Why Controversy Won’t Power Next-Gen News - Umair Haque - HarvardBusiness.org
Controversy, in contrast, is worth a great deal only in terms of low-value readers. Your average radical libertarian Ayn Rand-worshipping global warming denialist isn’t exactly a high-value reader — just like your average patchouli-sniffing communistic hippie isn’t, either. Both are unlikely to pay for new information, because both think they know it all already. It’s the market in the middle that’s worth the most; they have the highest propensity to consume new stuff: “new“s.
Opinion arbitrage is really the game of setting the terms of a better, more meaningful debate — one that imparts readers with deep, enduring knowledge. That’s what the Financial Times and the Economist, among a select group of others, have excelled at — and it’s what’s powering them to the top of a moribund industry.

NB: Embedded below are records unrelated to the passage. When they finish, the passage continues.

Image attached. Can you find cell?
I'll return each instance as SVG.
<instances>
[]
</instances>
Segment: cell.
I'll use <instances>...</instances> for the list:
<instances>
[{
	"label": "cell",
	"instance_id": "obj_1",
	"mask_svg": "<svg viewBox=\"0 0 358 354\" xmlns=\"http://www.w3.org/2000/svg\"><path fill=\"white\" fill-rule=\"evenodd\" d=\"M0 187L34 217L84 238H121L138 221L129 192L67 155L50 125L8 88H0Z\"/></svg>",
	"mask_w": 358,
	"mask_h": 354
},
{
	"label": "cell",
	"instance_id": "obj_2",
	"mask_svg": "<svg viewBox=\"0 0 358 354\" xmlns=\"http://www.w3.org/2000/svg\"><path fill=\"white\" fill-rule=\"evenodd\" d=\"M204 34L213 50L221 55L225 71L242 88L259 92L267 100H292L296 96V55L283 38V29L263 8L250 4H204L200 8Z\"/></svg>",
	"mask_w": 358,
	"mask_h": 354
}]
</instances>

All of which makes the Washington Post’s decision to publish an op-ed calling for Barack Obama to boycott Copenhagen because “there’s no such thing as global warming” by (wait for it) Sarah Palin, so disappointing. It’s just 21st century media business as usual — but it’s not fit for 21st century society.
An increasingly desperate Rupert Murdoch can tell you: controversy sells. But it sells for pennies. News publishers should be chasing the big bucks instead. And to earn them, you’ve got to do a whole lot better than publishing fauxp-eds by the opposite of experts.